State Stresses Prevention in Childhood Dental Care
Occurrence of baby tooth decay seen as a significant health risk
(Anchorage, AK) — A national report on state oral health policies gives Alaska a grade of B for providing services intended to improve children’s access to dental care. The report, by the Pew Research Center, highlights the estimated 17 million low-income children in the United States — one in five, ages 1 to 18 — who go without dental care. Thirty-six states earned a C grade or lower, compared to Alaska’s higher ranking.
The report noted Alaska’s efforts in providing dental access for children enrolled in Medicaid, dental reimbursement increases authorized in the 2008 and 2009 legislative sessions and dental sealant activities in rural and village communities. “We’re glad this report acknowledges our state’s efforts,” state oral health director Dr. Brad Whistler said, “especially given the challenges Alaska faces with respect to providing dental health services and the high rates of early childhood tooth decay in Alaska.”
Despite the favorable Pew rating, a study released today by the Department of Health and Social Services’s Alaska Oral Health Program still confirms high rates of serious dental disease among Alaska’s kindergarteners and preschoolers. While overall rates for the state are about average compared to other states, low-income children, Alaska Native children, and children from racial/ethnic minority groups have rates of early childhood tooth decay that are among the highest in the nation.
According to the study, about 40 percent of Alaska kindergarteners screened had current or treated tooth decay. Unfortunately, as Janine Schoellhorn, a state maternal child health epidemiologist and author of the report, pointed out, the 67 percent rate of tooth decay among Alaska Native kindergarteners far exceeds the state average.
Even more worrisome than the finding that Alaska Native children have twice the tooth decay as white children is that they are four times more likely to develop Early Childhood Caries (ECC) — a bacterial infection that destroys the teeth of young children, sometimes as early as age 1.

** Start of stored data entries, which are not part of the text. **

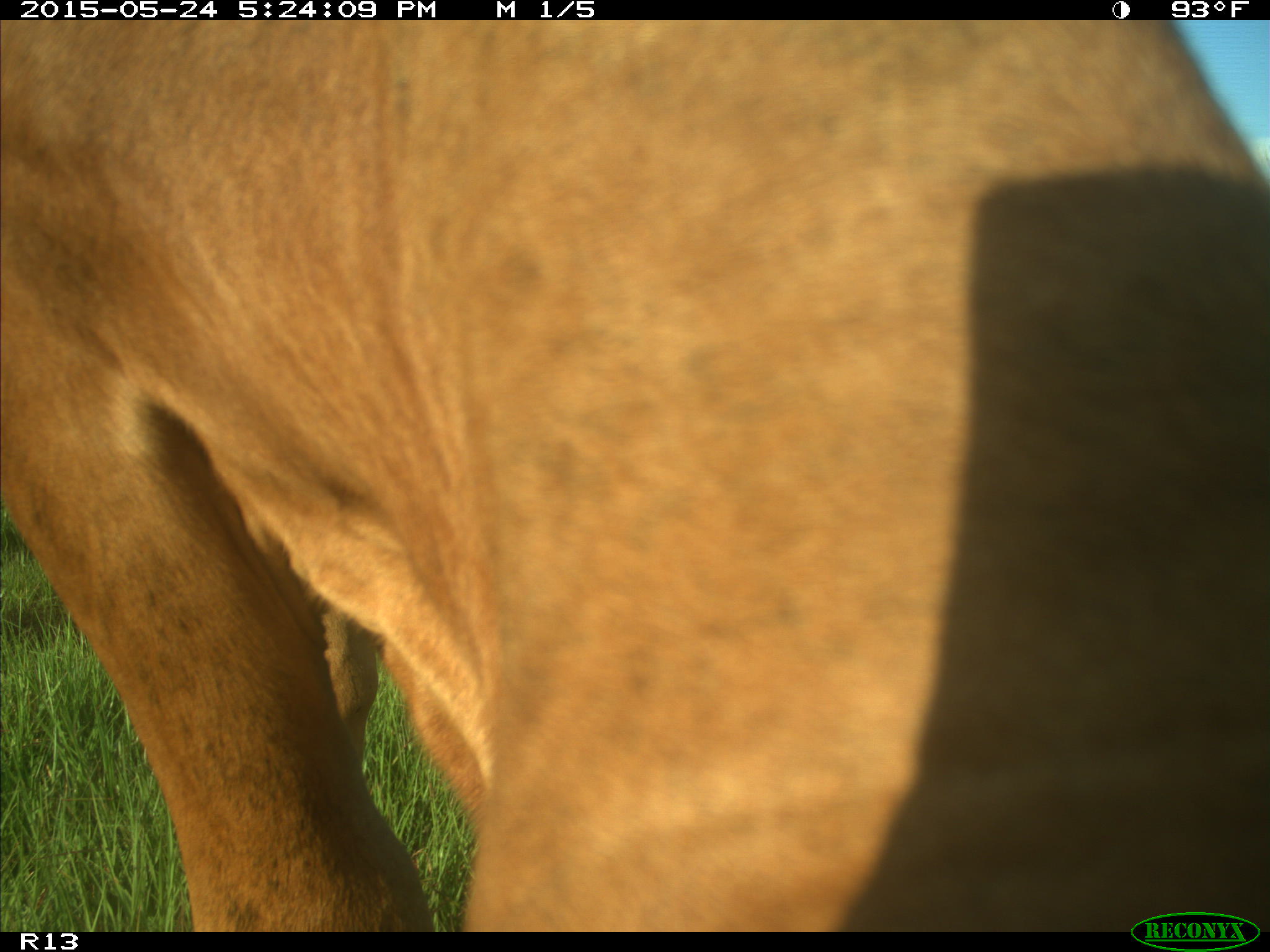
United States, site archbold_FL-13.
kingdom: Animalia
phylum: Chordata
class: Mammalia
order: Artiodactyla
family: Bovidae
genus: Bos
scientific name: Bos taurus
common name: domestic cow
Bos taurus (domestic cow).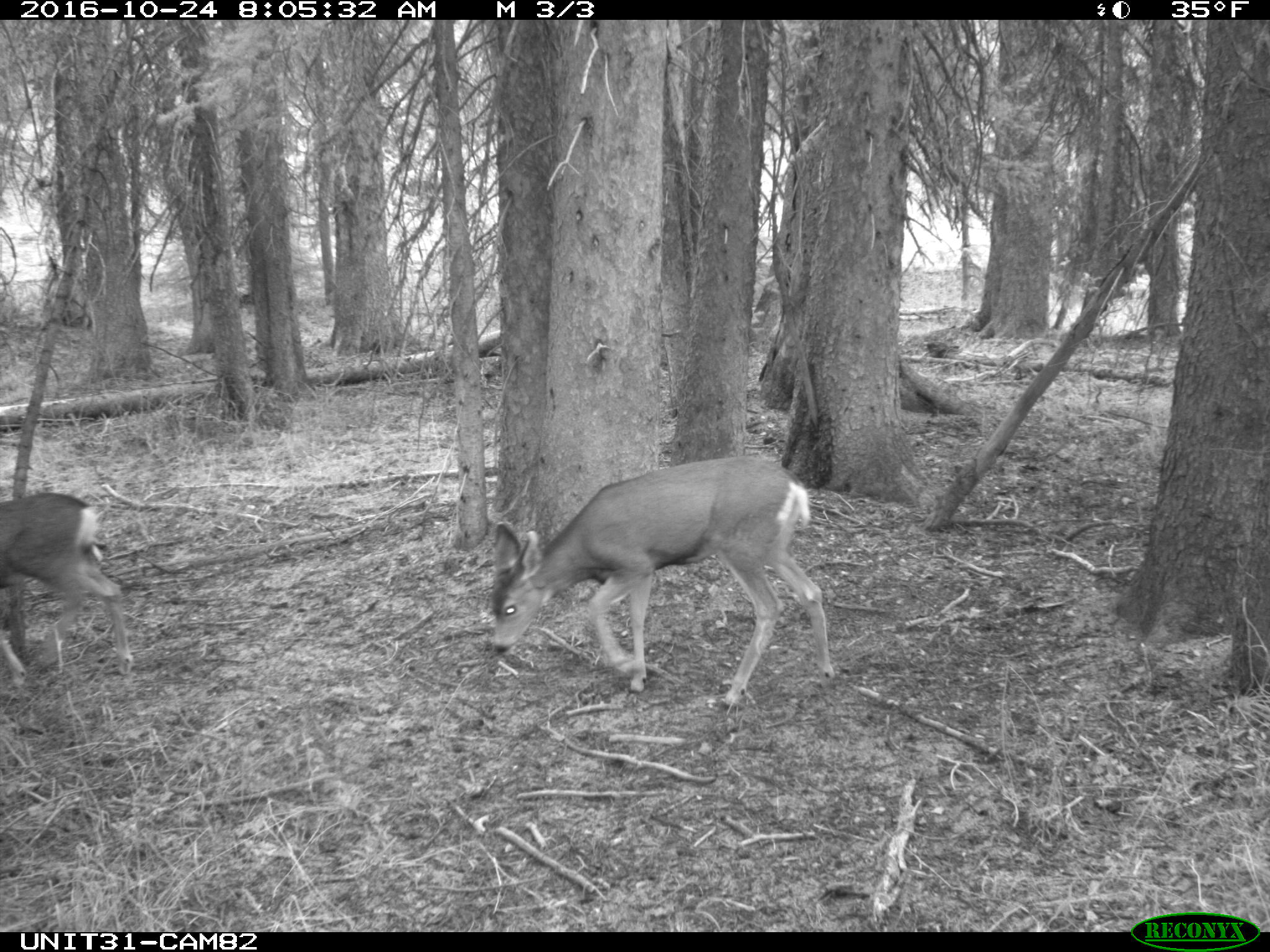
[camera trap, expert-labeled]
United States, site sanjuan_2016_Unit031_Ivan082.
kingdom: Animalia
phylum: Chordata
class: Mammalia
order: Artiodactyla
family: Cervidae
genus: Odocoileus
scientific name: Odocoileus hemionus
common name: mule deer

“Left untreated, early childhood tooth decay can rapidly progress to involve the pulp of the tooth leading to pain, infection and tooth loss — affecting speech development, nutrition and school readiness,” Whistler said. “Our report supports the need for early dental screening as soon as primary teeth come in, offering the opportunity to apply topical fluorides and to counsel parents on diet, feeding practices and oral hygiene.”
Although Alaska Native children had higher rates of tooth decay, they were more likely to have had their tooth decay treated, a finding Schoellhorn attributes to the efforts of Alaska Native dental providers who have made prevention and treatment a long-time priority.
Still, access to early dental care is limited for many of Alaska’s children. “With that in mind, we’re recommending that a child’s regular family doctor or local health aide conduct dental assessments and apply fluoride varnish to children’s teeth between the ages of 1 and 3,” Whistler said. “The Department of Health and Social Services is currently studying how to implement Medicaid reimbursement to medical providers for provision of these preventive dental services.”
The state’s report goes on to recommend that health-care providers stress dental care as an important part of a child’s overall health. Avoiding putting toddlers to bed with bottles, limiting sugary drinks and soda, and parental assistance with brushing teeth are recommended. Vitamin D supplements also are recommended, as are fluoride supplements in communities that lack fluoridated water.